As I have never owned a Velodyne sub I cant really comment but its my understanding for the money you will spend on the Velodyne the SVS is a much better buy.

Rick, Why are you not looking at the PB13 Ultra? it has alot more to offer than the 12 Plus. and still come in alot lower price than the Velodyne


----------



## erasma (Apr 18, 2009)

I am not sure that AV recievers send bass to the mains like they should!! 

I think what is played on the LFE channel is not sent to the mains - as mains are not meant to play that "low"

some disks are really bad with this 

Music DVD's play everything through the mains - I have Faithless & my mains go low like a sub - watching a movie the sub does all the work!

Good luck & best option is a sub


----------



## tonyvdb (Sep 5, 2007)

erasma said:


> I am not sure that AV recievers send bass to the mains like they should!!

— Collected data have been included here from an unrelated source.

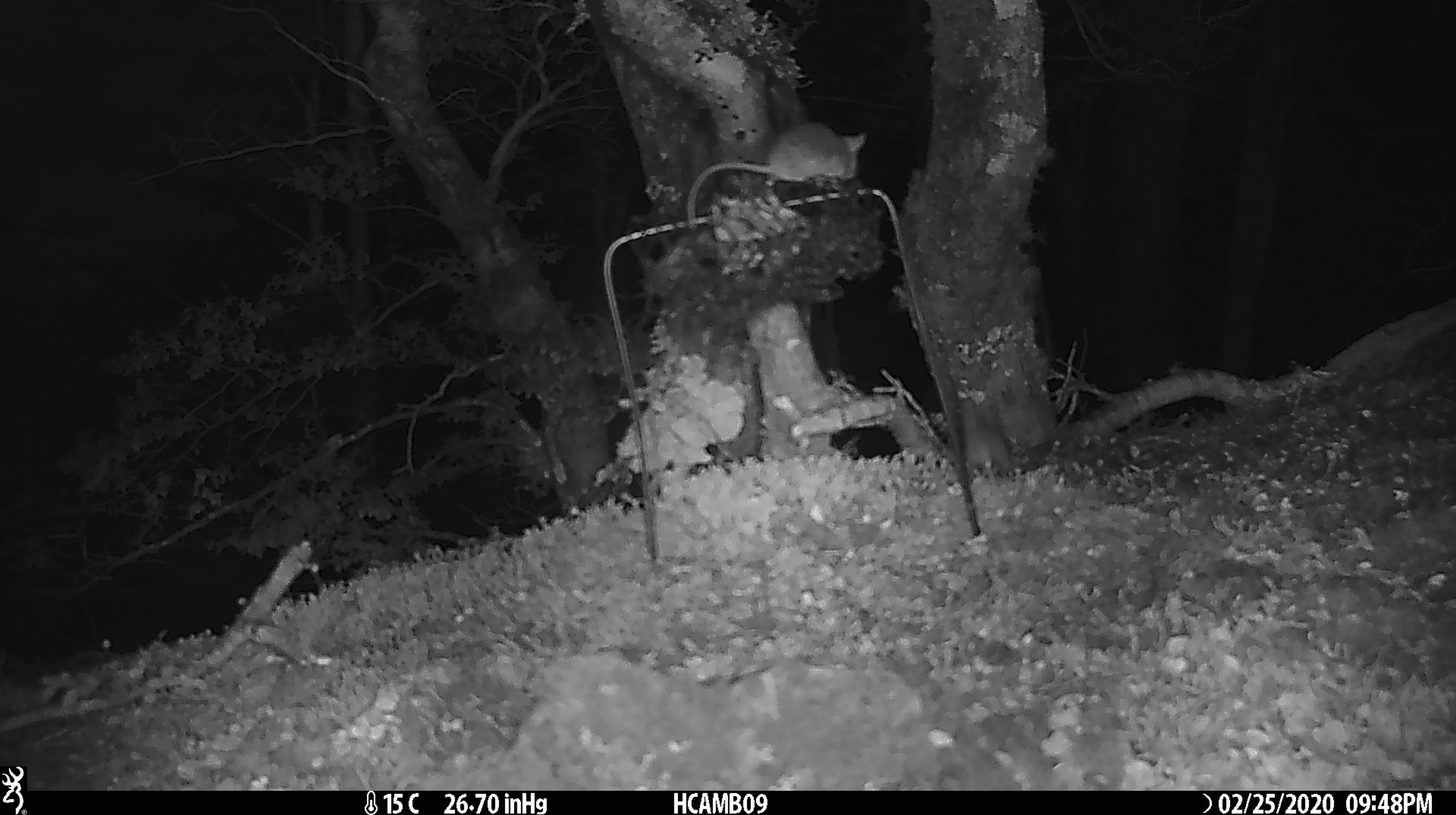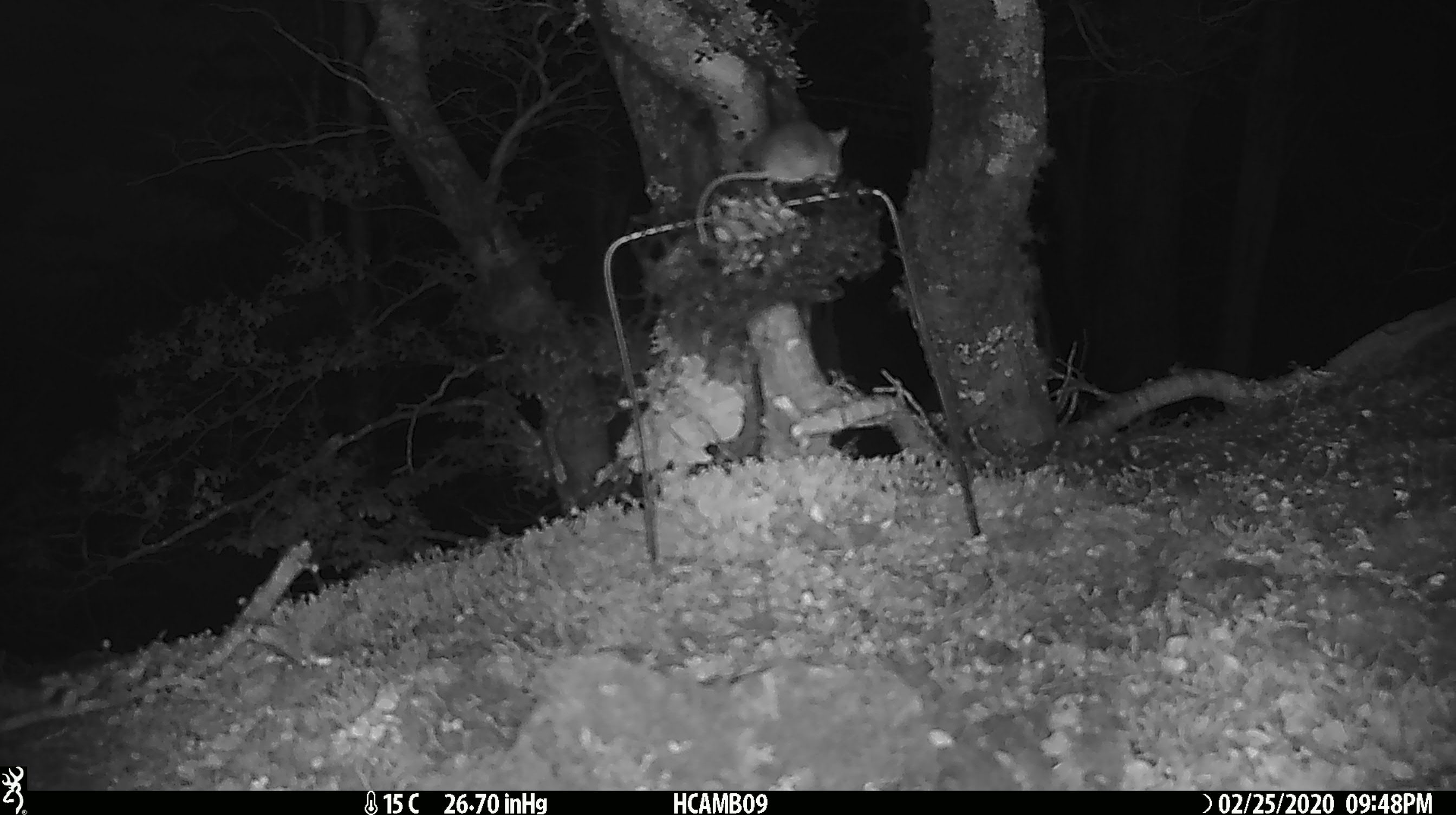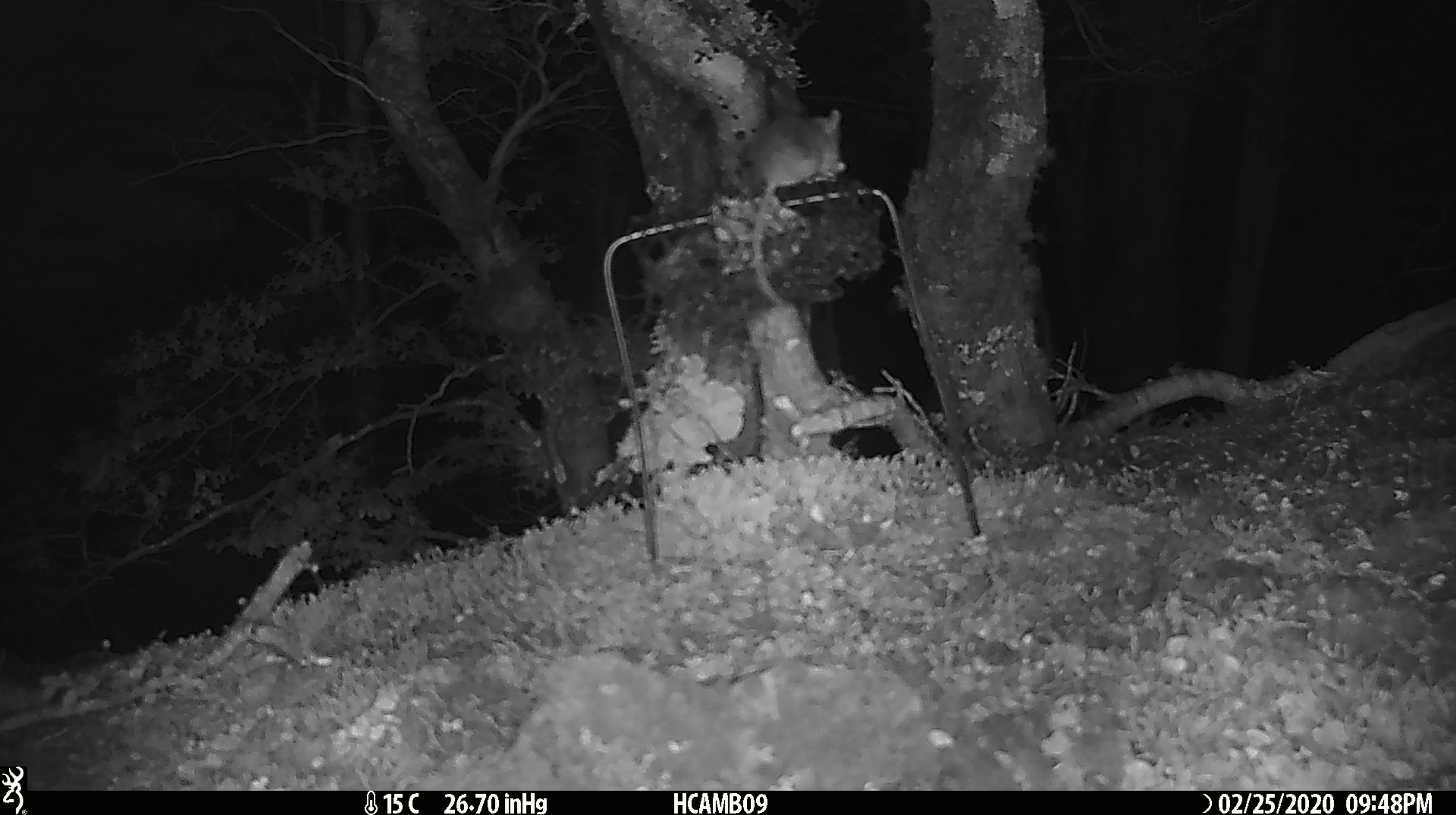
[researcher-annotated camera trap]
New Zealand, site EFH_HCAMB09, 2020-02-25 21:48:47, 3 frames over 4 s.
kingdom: Animalia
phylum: Chordata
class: Mammalia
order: Rodentia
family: Muridae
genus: Mus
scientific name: Mus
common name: mouse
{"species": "mouse (Mus)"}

If you set your receiver to no sub and "Large" for the mains or select pure direct mode it will send everything to the mains. However if your mains only go down to 50Hz thats as low as you will hear.


----------



## erasma (Apr 18, 2009)

I would love to test some of that

If all amps take the LFE channel and add it to the mains - how can one tell?


----------



## tonyvdb (Sep 5, 2007)

At lower volume levels this is usually not noticeable unless your speakers are floor standers and have a fairly large cabinet as to reproduce the lower frequencies you need to move some air and small drivers simply cant at low db's. 
What speakers are you using?


----------



## erasma (Apr 18, 2009)

I run Cerwin Vega 15" as fronts & rears

I am not sure all amps send the LFE to the mains even if you say you have large speakers. I run a sunfire 7X400 watts rms amp and use my Yamaha rxv 1400 as a pre amp.

http://www.cerwinvega.com/CLS15.php

•Frequency Response: 26 Hz - 20 kHz
•Peak Power: 400 watts
• Sensitivity (1w/1m): 94 dB 
• 6.5" midrange with Fiber Impregnated Cone 
• 1" Soft Dome Tweeter with Ferro Fluid
• 15" Cast Frame High Excursion Woofer 
• Proprietary Mid and High Frequency Waveguide 
• Fuse Protection 
• Elegant Black-Ash Enclosure


----------



## random username (Feb 28, 2009)

these are sealed speakers, so I really don't think it will hurt much allowing them to see some signal that is below 45 Hz, as long as there is no boost down there. Not like a ported speaker where you unload the woofer below the tuning point.

I think placement options are worth exploring. Towards the wall, and towards the floor (take them off the stands if they are currently on stands, and angle them up slightly) will probably help overall bass output but of course there are negative aspects just like anything else...but it costs nothing to try.


----------



## thewire (Jun 28, 2007)

Sometimes but not always a mix will be done and the in-phase and out-of phase content is intentially placed into the mix. Which way it is done is anyones guess unless they tell us. This is usually reserved for rooms where the studio is not too dead sounding and they have plenty of power at their disposal to listen at or close to a commercial theater volume level. They might have also listened to the mix at another theater or sometimes more than one. 

With no subwoofer they should be set to large and subwoofer to no and with the tone controls or a subsonic filter to help protect the amplifiers and speakers.


----------



## erasma (Apr 18, 2009)

What about putting them in a big box? won't that make them sound better


----------